The arrival of digital cinema has the potential to reshuffle the deck in the exhibition and distribution businesses more than any innovation in years, perhaps in the entire history of the film business.
That has the industry’s big players diversifying to get into the digital game and hold onto their long-established relationships, while companies from the high-tech world look to leverage their skills into the entertainment business.
The biggest change will probably come in exhibition. Since there will be no prints to rent, per se, it will be much easier to assign extra screenings to a hit, and drop screenings of a flop. “This is new for everybody, but the players are pretty similar across the board,” says Scott Spector, digital cinema VP for projector maker Barco. He points to NEC, Christie, Sony and his own company as examples of established industry players moving into digital cinema projection.
Moreover, digital projection offers a paradigm shift for theater owners. A movie projector is pretty much built to do one thing: project movies. But a digital projection system is like a bigscreen projection TV; it can show the latest hit movie, but it can also show a teleconference, a business presentation, Olympic figure skating or the Rolling Stones live at the Rose Bowl — anything that can be transmitted digitally. Theaters gain access to a new revenue stream during the business day, and new revenue streams often lure new investors.
Various pieces of the digital cinema puzzle have been coming for years, but now, with the Digital Cinema Initiatives recommendations in place, the technology may be taking off.
“Any one application so far has not been overly compelling,” Spector says. “But the combination of all the elements, technology and cost-savings, are making digital cinema a reality.”

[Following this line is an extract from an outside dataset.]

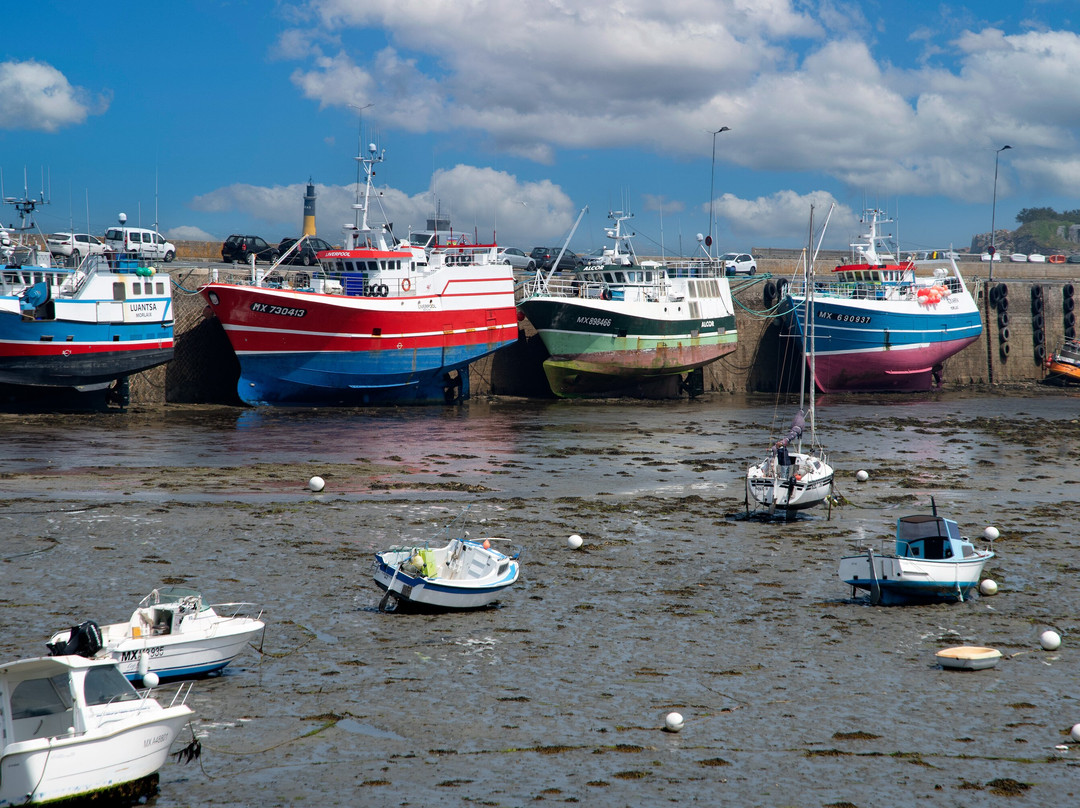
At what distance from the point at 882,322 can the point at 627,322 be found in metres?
13.9

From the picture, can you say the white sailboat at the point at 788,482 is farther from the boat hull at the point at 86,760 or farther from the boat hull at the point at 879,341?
the boat hull at the point at 879,341

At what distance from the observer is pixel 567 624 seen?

In digital distribution, executives around the industry expect the major studios will seek an end-to-end solution from a single provider when they move away from physical prints.
That threatens long-established labs Technicolor and Deluxe. They’ve had a duopoly in striking and shipping release prints, and they intend to leverage those studio relationships in the digital cinema realm.
Thomson Technicolor is already in the digital cinema business, and Deluxe is moving into that space.
“If a company sees itself as a film company, a photochemical company, that’s shortsighted,” says Charles Swartz, executive director and CEO of USC’s Entertainment Technology Center. “But if a company sees itself as an imaging company, as a company whose expertise is delivering images to the cinema, then they’re thinking strategically.”
But because digital cinema doesn’t necessarily demand large manufacturing facilities — there’s no need to strike thousands of prints — the barrier to entry is different. It’s still high, as the evolving world of digital distribution is going to require high-powered technology and a lot of expertise, but the big players have to acquire that technology and expertise, too. And some of the competition isn’t carrying the costs of those old print plants.
Deutsche Telekom’s T-Systems unit, for example, is bowing an end-to-end solution to connect Europe with the U.S. The service will hook up locations and sets in Europe to studios in L.A., then connect those studios back to European theaters for digital distribution.
Deutsche Telekom’s deep pockets and technological experience make it formidable competition, even without the relationships the labs have built, and its European base may give it a leg up in dealing with European locations and exhibitors.
Also, where now it’s not feasible for new players to get into the business of striking and distributing release prints, the process of preparing a digital cinema package for distribution to theaters is not unlike DVD authoring and mastering. Companies with experience in that field will find an opening to compete with the labs.